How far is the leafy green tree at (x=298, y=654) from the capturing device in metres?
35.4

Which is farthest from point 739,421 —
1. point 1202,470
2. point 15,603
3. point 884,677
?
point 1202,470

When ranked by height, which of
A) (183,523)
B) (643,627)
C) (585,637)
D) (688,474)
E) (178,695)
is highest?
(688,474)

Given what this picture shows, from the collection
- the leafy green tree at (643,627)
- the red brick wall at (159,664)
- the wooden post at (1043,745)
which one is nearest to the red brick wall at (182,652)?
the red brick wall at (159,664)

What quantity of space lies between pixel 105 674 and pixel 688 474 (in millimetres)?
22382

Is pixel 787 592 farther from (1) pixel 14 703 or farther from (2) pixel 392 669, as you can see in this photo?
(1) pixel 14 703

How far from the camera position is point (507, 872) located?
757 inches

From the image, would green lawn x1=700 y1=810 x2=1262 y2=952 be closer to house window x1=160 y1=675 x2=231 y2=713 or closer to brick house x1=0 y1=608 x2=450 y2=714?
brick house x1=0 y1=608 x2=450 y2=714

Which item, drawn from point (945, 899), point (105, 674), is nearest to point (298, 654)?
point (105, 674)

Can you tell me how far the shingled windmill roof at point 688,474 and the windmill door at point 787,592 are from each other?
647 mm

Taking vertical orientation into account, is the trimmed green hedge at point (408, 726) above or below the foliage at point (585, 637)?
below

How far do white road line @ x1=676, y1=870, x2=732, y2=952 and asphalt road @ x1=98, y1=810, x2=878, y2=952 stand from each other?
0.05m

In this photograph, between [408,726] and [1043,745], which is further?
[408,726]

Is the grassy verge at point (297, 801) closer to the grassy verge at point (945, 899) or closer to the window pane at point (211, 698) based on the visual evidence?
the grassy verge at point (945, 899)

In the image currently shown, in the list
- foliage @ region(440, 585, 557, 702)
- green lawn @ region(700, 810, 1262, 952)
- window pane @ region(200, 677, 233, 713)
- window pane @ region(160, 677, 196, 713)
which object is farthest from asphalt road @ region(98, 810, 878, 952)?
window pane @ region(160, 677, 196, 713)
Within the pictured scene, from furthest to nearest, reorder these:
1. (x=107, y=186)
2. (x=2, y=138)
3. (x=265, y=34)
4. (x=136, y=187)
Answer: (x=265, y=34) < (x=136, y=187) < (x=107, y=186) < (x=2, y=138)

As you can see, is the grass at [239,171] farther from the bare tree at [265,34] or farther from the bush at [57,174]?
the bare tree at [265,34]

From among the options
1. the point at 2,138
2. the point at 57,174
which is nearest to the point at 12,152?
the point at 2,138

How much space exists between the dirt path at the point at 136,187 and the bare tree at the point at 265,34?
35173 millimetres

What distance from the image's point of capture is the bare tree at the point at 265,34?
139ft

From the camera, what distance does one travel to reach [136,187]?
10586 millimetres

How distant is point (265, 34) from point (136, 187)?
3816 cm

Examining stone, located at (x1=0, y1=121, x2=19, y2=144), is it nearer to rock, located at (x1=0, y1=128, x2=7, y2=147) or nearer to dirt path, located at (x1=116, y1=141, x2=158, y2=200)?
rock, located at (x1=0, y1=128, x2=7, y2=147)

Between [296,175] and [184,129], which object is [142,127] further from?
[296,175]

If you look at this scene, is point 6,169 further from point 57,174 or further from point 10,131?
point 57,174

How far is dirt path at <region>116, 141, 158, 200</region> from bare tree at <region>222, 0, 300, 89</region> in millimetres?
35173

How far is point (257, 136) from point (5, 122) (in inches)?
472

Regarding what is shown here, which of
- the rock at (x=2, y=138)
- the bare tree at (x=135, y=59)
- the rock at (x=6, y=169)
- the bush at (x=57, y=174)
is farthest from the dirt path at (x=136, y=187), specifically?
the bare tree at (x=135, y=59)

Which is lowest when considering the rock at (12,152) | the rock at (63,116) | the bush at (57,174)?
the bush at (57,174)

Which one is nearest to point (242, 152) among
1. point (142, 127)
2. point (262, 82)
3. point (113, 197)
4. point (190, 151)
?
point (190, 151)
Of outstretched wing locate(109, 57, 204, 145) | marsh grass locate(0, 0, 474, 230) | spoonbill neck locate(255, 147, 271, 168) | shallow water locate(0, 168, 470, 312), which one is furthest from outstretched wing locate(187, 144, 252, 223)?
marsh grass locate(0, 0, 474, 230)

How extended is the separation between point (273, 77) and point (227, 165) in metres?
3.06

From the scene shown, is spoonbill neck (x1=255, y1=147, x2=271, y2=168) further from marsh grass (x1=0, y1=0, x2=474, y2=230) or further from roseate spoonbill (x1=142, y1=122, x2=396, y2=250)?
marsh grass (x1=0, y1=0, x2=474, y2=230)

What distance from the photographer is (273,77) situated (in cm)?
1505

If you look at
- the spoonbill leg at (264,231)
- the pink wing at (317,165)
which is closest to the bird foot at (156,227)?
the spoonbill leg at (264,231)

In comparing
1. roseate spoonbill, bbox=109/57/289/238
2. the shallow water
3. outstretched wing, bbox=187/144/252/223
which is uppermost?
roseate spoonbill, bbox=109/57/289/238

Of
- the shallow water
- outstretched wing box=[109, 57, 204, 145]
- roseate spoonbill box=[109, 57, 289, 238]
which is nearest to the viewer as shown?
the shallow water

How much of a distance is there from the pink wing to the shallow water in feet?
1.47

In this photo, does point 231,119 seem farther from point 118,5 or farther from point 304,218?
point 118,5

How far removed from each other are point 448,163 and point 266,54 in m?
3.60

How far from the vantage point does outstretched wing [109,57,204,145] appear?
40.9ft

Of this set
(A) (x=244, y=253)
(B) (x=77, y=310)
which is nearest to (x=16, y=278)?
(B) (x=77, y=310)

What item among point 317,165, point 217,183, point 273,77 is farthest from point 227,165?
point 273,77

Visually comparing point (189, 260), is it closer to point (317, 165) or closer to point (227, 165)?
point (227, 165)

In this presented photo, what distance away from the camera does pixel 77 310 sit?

(과제 요구사항) 위의 항목을 하나도 빠짐없이 원래 그대로 옮겨 적으세요.

(완성된 과제)
How far is the leafy green tree at (x=298, y=654) from the capturing device in metres?
35.4

Which is farthest from point 739,421 —
1. point 1202,470
2. point 15,603
3. point 884,677
?
point 1202,470

When ranked by height, which of
A) (183,523)
B) (643,627)
C) (585,637)
D) (688,474)
E) (178,695)
is highest?
(688,474)

Given what this picture shows, from the collection
- the leafy green tree at (643,627)
- the red brick wall at (159,664)
- the wooden post at (1043,745)
which one is nearest to the red brick wall at (182,652)?
the red brick wall at (159,664)

What quantity of space lies between pixel 105 674 and pixel 688 474 (in millimetres)?
22382

Is pixel 787 592 farther from (1) pixel 14 703 or farther from (2) pixel 392 669, as you can see in this photo?
(1) pixel 14 703

How far from the camera position is point (507, 872) located?
757 inches

From the image, would green lawn x1=700 y1=810 x2=1262 y2=952 be closer to house window x1=160 y1=675 x2=231 y2=713 or closer to brick house x1=0 y1=608 x2=450 y2=714?
brick house x1=0 y1=608 x2=450 y2=714

Which item, drawn from point (945, 899), point (105, 674), is nearest to point (298, 654)?
point (105, 674)

Can you tell me how far the shingled windmill roof at point 688,474 and the windmill door at point 787,592 are from each other?
647 mm

Taking vertical orientation into account, is the trimmed green hedge at point (408, 726) above or below the foliage at point (585, 637)?
below

How far do white road line @ x1=676, y1=870, x2=732, y2=952 and asphalt road @ x1=98, y1=810, x2=878, y2=952 stand from each other?
0.05m

In this photograph, between [408,726] and [1043,745], which is further?
[408,726]

Is the grassy verge at point (297, 801) closer to the grassy verge at point (945, 899) or closer to the window pane at point (211, 698) based on the visual evidence?
the grassy verge at point (945, 899)

In the image currently shown, in the list
- foliage @ region(440, 585, 557, 702)
- green lawn @ region(700, 810, 1262, 952)
- window pane @ region(200, 677, 233, 713)
- window pane @ region(160, 677, 196, 713)
which object is farthest from asphalt road @ region(98, 810, 878, 952)?
window pane @ region(160, 677, 196, 713)
Within the pictured scene, from furthest to nearest, reorder these:
1. (x=107, y=186)
2. (x=2, y=138)
3. (x=265, y=34)
4. (x=136, y=187)
Answer: (x=265, y=34) < (x=136, y=187) < (x=107, y=186) < (x=2, y=138)

As you can see, is the grass at [239,171] farther from the bare tree at [265,34] or farther from the bush at [57,174]?
the bare tree at [265,34]

From among the options
1. the point at 2,138
2. the point at 57,174
which is nearest to the point at 12,152?
the point at 2,138

How much space exists between the dirt path at the point at 136,187 and the bare tree at the point at 265,34?
35173 millimetres

What distance from the image's point of capture is the bare tree at the point at 265,34?
139ft

From the camera, what distance does one travel to reach [136,187]?
10586 millimetres

How distant is point (265, 34) from point (136, 187)?
3816 cm

Examining stone, located at (x1=0, y1=121, x2=19, y2=144), is it nearer to rock, located at (x1=0, y1=128, x2=7, y2=147) or nearer to dirt path, located at (x1=116, y1=141, x2=158, y2=200)?
rock, located at (x1=0, y1=128, x2=7, y2=147)

Between [296,175] and [184,129], which object is [142,127] further from?
[296,175]

If you look at this scene, is point 6,169 further from point 57,174 or further from point 10,131?
point 57,174

How far is dirt path at <region>116, 141, 158, 200</region> from bare tree at <region>222, 0, 300, 89</region> in millimetres?
35173

How far is point (257, 136) from point (5, 122) (in inches)?
472

Regarding what is shown here, which of
- the rock at (x=2, y=138)
- the bare tree at (x=135, y=59)
- the rock at (x=6, y=169)
- the bush at (x=57, y=174)
is farthest from the dirt path at (x=136, y=187), specifically?
the bare tree at (x=135, y=59)

Which is lowest when considering the rock at (12,152) | the rock at (63,116) | the bush at (57,174)?
the bush at (57,174)

Which one is nearest to point (242, 152) among
1. point (142, 127)
2. point (262, 82)
3. point (113, 197)
4. point (190, 151)
?
point (190, 151)
Of outstretched wing locate(109, 57, 204, 145) | marsh grass locate(0, 0, 474, 230) | spoonbill neck locate(255, 147, 271, 168) | shallow water locate(0, 168, 470, 312), which one is furthest from outstretched wing locate(187, 144, 252, 223)?
marsh grass locate(0, 0, 474, 230)

How extended is the separation between point (273, 77) and point (227, 165) in metres?
3.06

From the scene shown, is spoonbill neck (x1=255, y1=147, x2=271, y2=168) further from marsh grass (x1=0, y1=0, x2=474, y2=230) or further from roseate spoonbill (x1=142, y1=122, x2=396, y2=250)?
marsh grass (x1=0, y1=0, x2=474, y2=230)

What distance from the photographer is (273,77) situated (in cm)?
1505

If you look at
- the spoonbill leg at (264,231)
- the pink wing at (317,165)
which is closest to the bird foot at (156,227)?
the spoonbill leg at (264,231)

In comparing
1. roseate spoonbill, bbox=109/57/289/238
2. the shallow water
3. outstretched wing, bbox=187/144/252/223
which is uppermost?
roseate spoonbill, bbox=109/57/289/238

Of
- the shallow water
- outstretched wing box=[109, 57, 204, 145]
- roseate spoonbill box=[109, 57, 289, 238]
which is nearest to the viewer as shown?
the shallow water

How much of a distance is there from the pink wing to the shallow water in feet?
1.47

In this photo, does point 231,119 seem farther from point 118,5 or farther from point 304,218?
point 118,5

How far removed from each other are point 448,163 and point 266,54 in m?
3.60

How far from the vantage point does outstretched wing [109,57,204,145] appear?
40.9ft

Of this set
(A) (x=244, y=253)
(B) (x=77, y=310)
which is nearest to (x=16, y=278)?
(B) (x=77, y=310)

What item among point 317,165, point 217,183, point 273,77 is farthest from point 227,165?
point 273,77

Visually comparing point (189, 260), is it closer to point (317, 165) or closer to point (227, 165)?
point (227, 165)

In this presented photo, what distance away from the camera does pixel 77 310 sit?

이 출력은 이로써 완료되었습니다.